If u = (8x² + y²) (log x - log y), then \(\left( {{\rm{x}}\frac{{\partial {\rm{u}}}}{{\partial {\rm{x}}}}\,{\rm{ + }}\,{\rm{y}}\frac{{\partial {\rm{u}}}}{{\partial {\rm{y}}}}} \right)\) equals

Concept:

A function of more than one independent variable can be partially differentiated wrt to each of the independent variables separately.

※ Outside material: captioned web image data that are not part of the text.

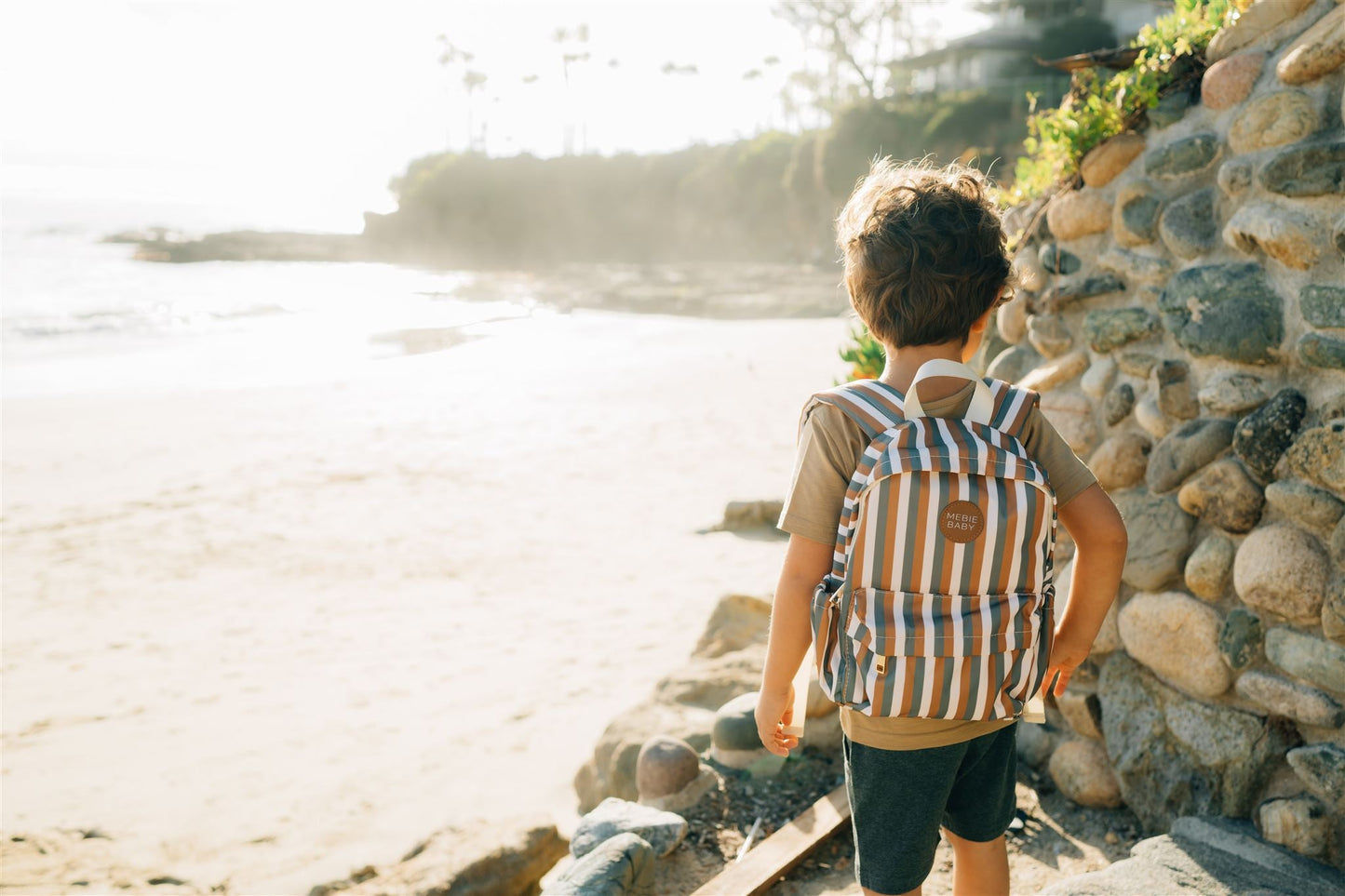 Sunset Stripes Mini Backpack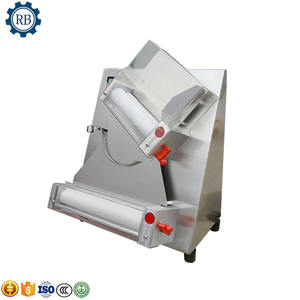 Mouleur de pâte à <span class=keywords><strong>Pizza</strong></span> électrique semi-automatique Presse à pâte à <span class=keywords><strong>Pizza</strong></span> Machine d'étirement Argent Multifonction Restaurant en acier inoxydable - Product Image 3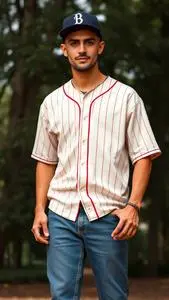 Benny Jet Rodriguez Sandlot Adult Costume face swap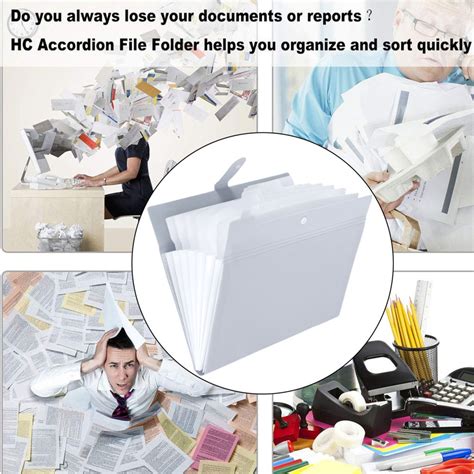 NISUN 8 Pocket Expanding File Folder Letter A4 (Fits A4 Paper) Paper ...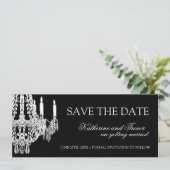 Luhandelier Save the Date Wedding Invitation (Staand voorkant)
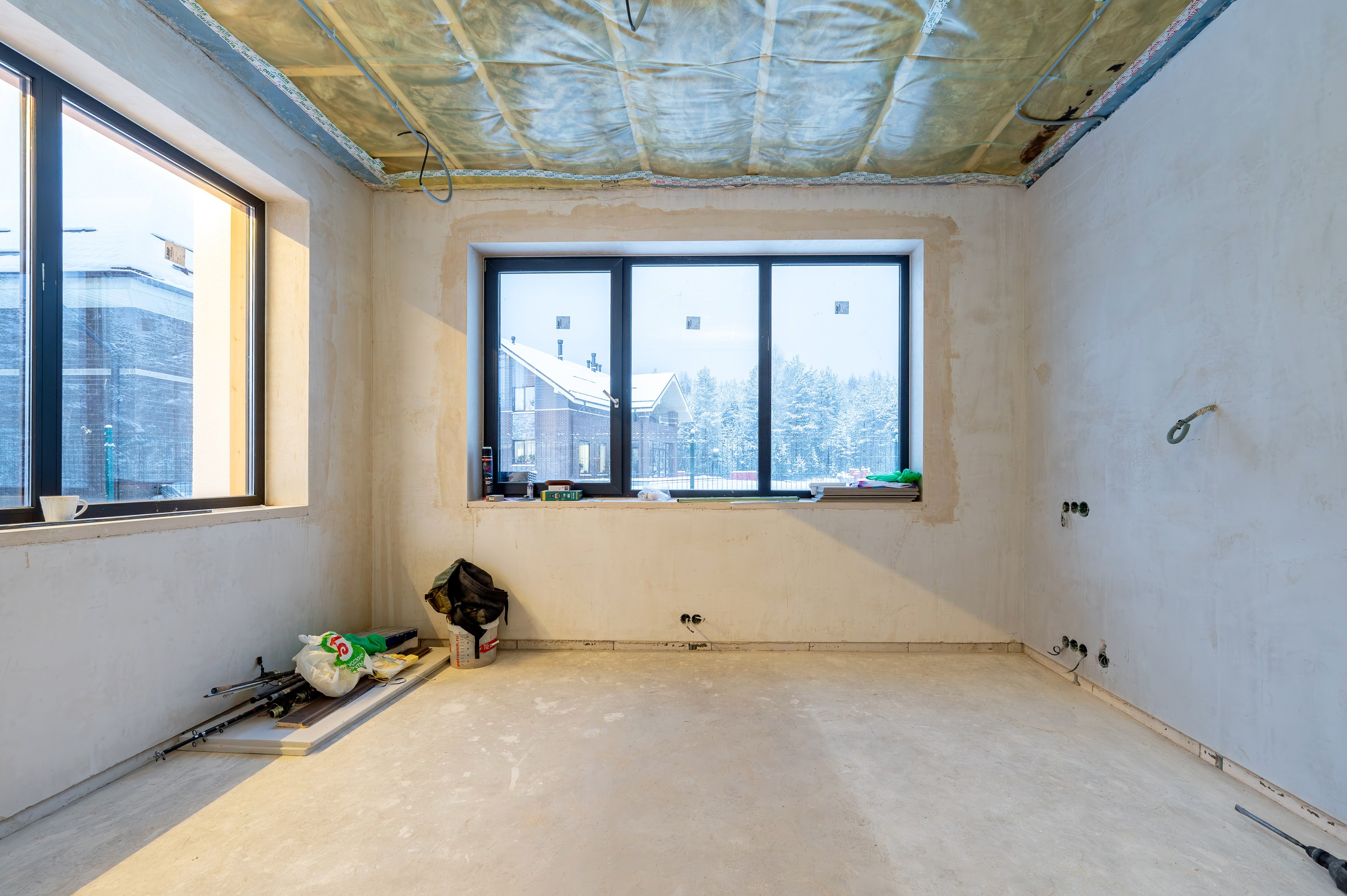 Строящийся дом в Курортном районе. Интерьерный фотограф. Фото- видеосъемка недвижимости Санкт-Петербург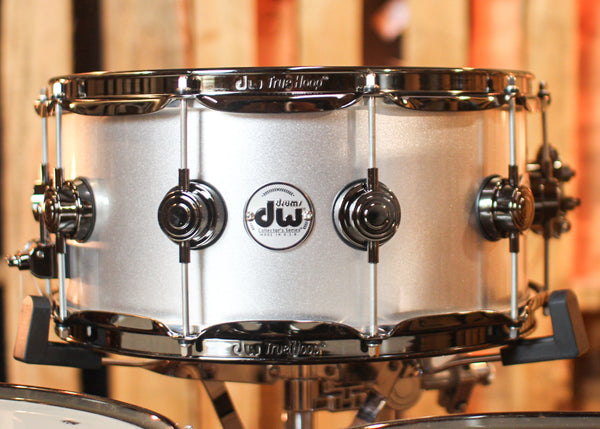 DW Collector's Maple Mahogany Coarse Silver Drum Set - 22,8,10,12,14,16,14sn - SO#1301367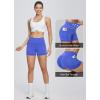imagebaleaf Womens 8quot 5quot 3quot Biker Shorts High Waist Yoga Workout Gym Running Volleyball Spandex Shorts with PocketsEarth Blueclassic
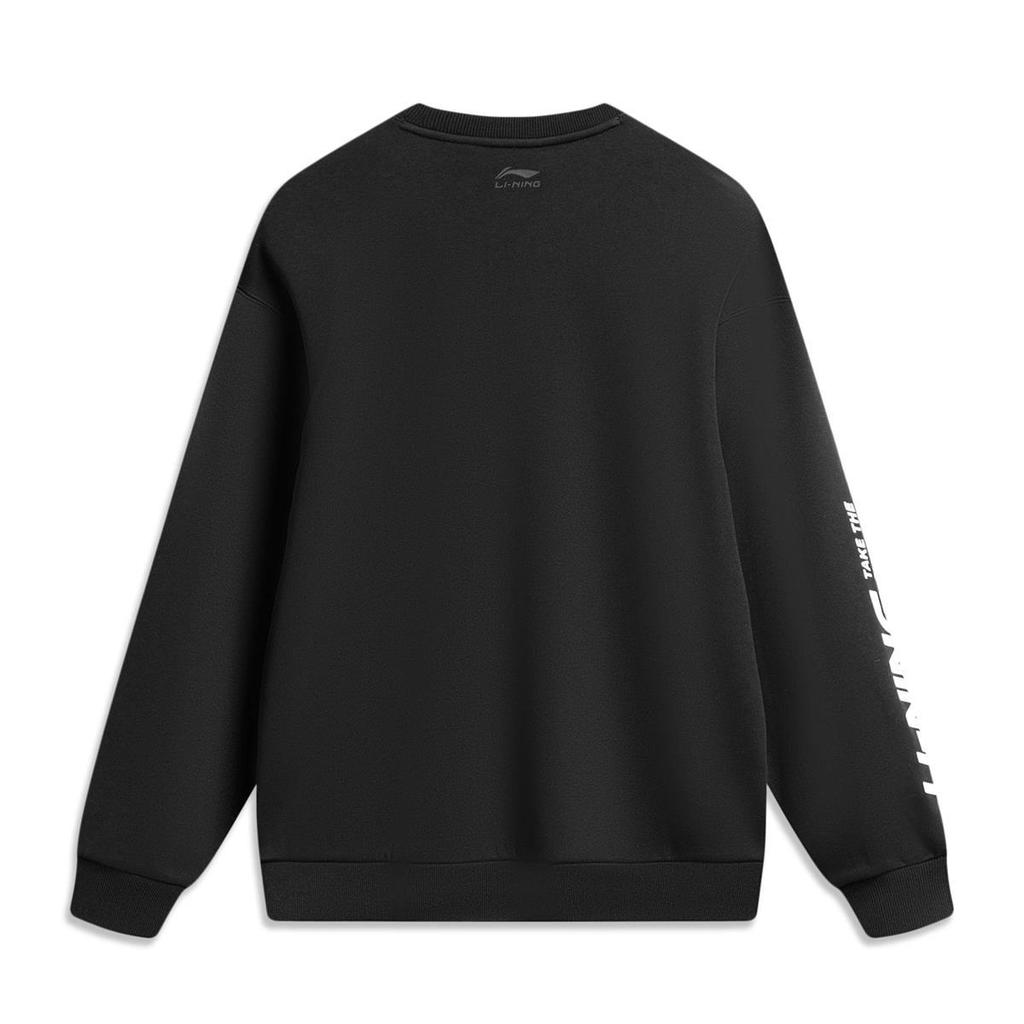 Li Ning Casual Versatile Fashion Logo Loose Round Neck Sweatshirt Unisex Sweatshirt AWDTB37-12
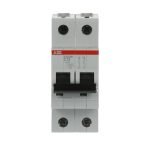 Image of ABB Miniature Circuit Breaker, part number 2CDS272001R0134, showing design and terminal layout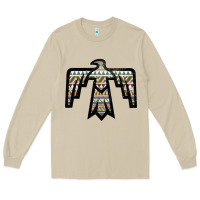 Mushroom Western Green Aztec Thunderbird Long Sleeve Tee - Bettercallsaul
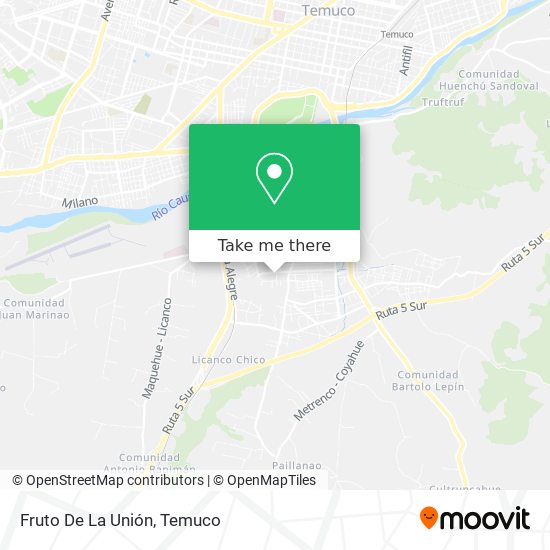 Mapa de Fruto De La Unión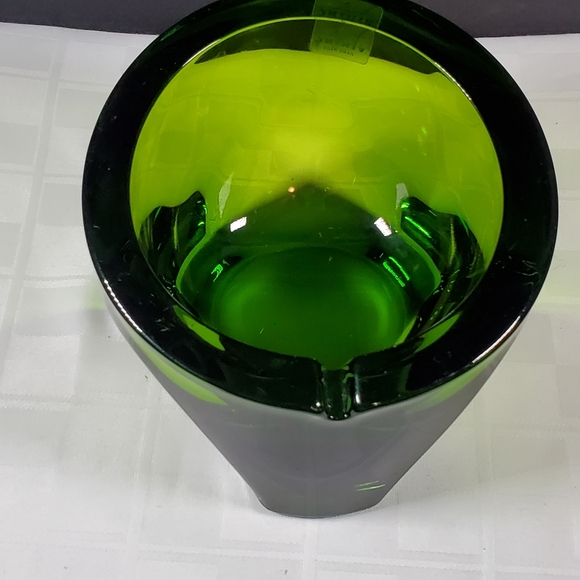 Vintage Viking Emarld Green Ashtray - Picture 5 of 5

For example, if f(x, y) = 2x² + 3y².

Partial differential of f(x, y) wrt x is f_x = \(\frac{\partial f}{\partial x}\) = \(\frac{\partial (2x^2 + 3y^2)}{\partial x}\) = 4x (take y as a constant when differentiate)

Partial differential of f(x, y) wrt y is f_y = \(\frac{\partial f}{\partial y}\) = \(\frac{\partial (2x^2 + 3y^2)}{\partial y}\) = 6y (take x as a constant when differentiate)

Calculation:

Given:

The equation is u = (8x² + y²)(log x - log y)

The required partial differentials are calculated below:

u_x =  16x(log x - log y) + (8x² + y²)(\(\frac{1}{x}\)) = 16xlog x - 16xlog y + 8x + \(\frac{y^2}{x}\)

u_y = 2y(log x - log y) + (8x² + y²)(-\(\frac{1}{y}\)) = 2ylog x - 2ylog y - \(\frac{8x^2}{y}\) - y

• The result is calculated below:

x\(\frac{\partial u}{\partial x}\)+y\(\frac{\partial u}{\partial y}\)

= x(16xlog x - 16xlog y + 8x + \(\frac{y^2}{x}\)) + y(2ylog x - 2ylog y - \(\frac{8x^2}{y}\) - y)

= 16x²log x - 16x²log y + 8x² + y² + 2y²log x - 2y²log y - 8x² - y²

= 16x²log x + 2y²log x - 16x²log y - 2y²log y

= 2log x(8x² + y²) - 2log y(8x² + y²)

= 2(8x² + y²)(log x - log y)

= 2u

Hence, the correct answer is option 2.